While there was no widespread violence, there were clashes between rival political factions in two separate incidents in rural areas that left two people dead from gunshot wounds, Haitian police chief Mario Andresol told reporters. Haiti’s electoral council, which kept polling stations open an extra hour because of delays opening some of them, reported only scattered problems.
Martelly and Manigat have similar agendas, promising to build homes, foster economic growth and make education universal in a country where only half the children attend school. Both have said they want to restore Haiti’s armed forces, eliminated by Aristide in 1995 after a long history of abuses.

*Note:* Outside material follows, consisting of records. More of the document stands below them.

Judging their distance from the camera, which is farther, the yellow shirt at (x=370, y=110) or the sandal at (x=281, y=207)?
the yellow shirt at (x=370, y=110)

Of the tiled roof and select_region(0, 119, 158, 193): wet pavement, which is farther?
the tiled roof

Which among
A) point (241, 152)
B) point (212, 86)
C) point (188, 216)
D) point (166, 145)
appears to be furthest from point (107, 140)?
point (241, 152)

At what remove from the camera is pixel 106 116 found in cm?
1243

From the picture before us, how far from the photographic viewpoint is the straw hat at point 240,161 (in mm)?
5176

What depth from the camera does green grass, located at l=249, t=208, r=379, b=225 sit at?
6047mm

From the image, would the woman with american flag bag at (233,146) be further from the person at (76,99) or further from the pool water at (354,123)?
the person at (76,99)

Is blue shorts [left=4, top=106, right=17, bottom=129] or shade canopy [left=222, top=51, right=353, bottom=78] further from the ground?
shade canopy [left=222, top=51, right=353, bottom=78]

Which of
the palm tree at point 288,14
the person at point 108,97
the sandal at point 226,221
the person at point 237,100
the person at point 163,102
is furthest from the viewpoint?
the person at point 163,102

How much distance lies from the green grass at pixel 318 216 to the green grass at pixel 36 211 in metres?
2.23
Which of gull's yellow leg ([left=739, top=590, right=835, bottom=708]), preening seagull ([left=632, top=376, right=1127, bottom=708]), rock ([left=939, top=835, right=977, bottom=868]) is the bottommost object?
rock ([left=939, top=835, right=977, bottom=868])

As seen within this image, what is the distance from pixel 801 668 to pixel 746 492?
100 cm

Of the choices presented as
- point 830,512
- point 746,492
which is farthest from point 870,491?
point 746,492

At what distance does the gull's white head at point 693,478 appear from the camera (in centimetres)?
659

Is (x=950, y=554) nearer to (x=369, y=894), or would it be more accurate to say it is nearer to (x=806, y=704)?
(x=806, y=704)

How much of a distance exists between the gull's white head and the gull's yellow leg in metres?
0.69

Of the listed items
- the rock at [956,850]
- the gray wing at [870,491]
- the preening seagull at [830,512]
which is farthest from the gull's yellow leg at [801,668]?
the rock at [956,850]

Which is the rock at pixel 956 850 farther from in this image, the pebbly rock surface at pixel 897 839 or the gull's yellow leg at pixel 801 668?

But their backgrounds could not be more distinct: Manigat is a 70-year-old university administrator and former senator; Martelly is a 50-year-old master of Haitian compas music who has no college degree and a history of crude onstage antics.
“In the past, he wasn’t a politician; he was an artist,” said Beatrice Antonio, a 20-year-old Martelly supporter, eager to shrug off the past. “He’s young and maybe he has different ideas.”
It is precisely his lack of political background that appeals to 40-year-old truck driver Jean Robert Pierre.
“We don’t need experience,” said Pierre, who said in the past he was a supporter of Aristide, long a champion of the poor. “We need someone who can work.”
Marlene Telusena, a 38-year-old nurse, wouldn’t exactly say for whom she voted, but made it clear her priorities were in line with those of Manigat. Telusena said she wanted to see a change in the education system so more kids could attend school in Haiti and overseas.
“We need diligence and morality to return to Haiti, because the youth must be able to take this country seriously,” Telusena said. “We need competent leadership to achieve real change. I don’t want to reveal my vote, but it’s going to someone who is moral, experienced, and who the international community would consider serious.”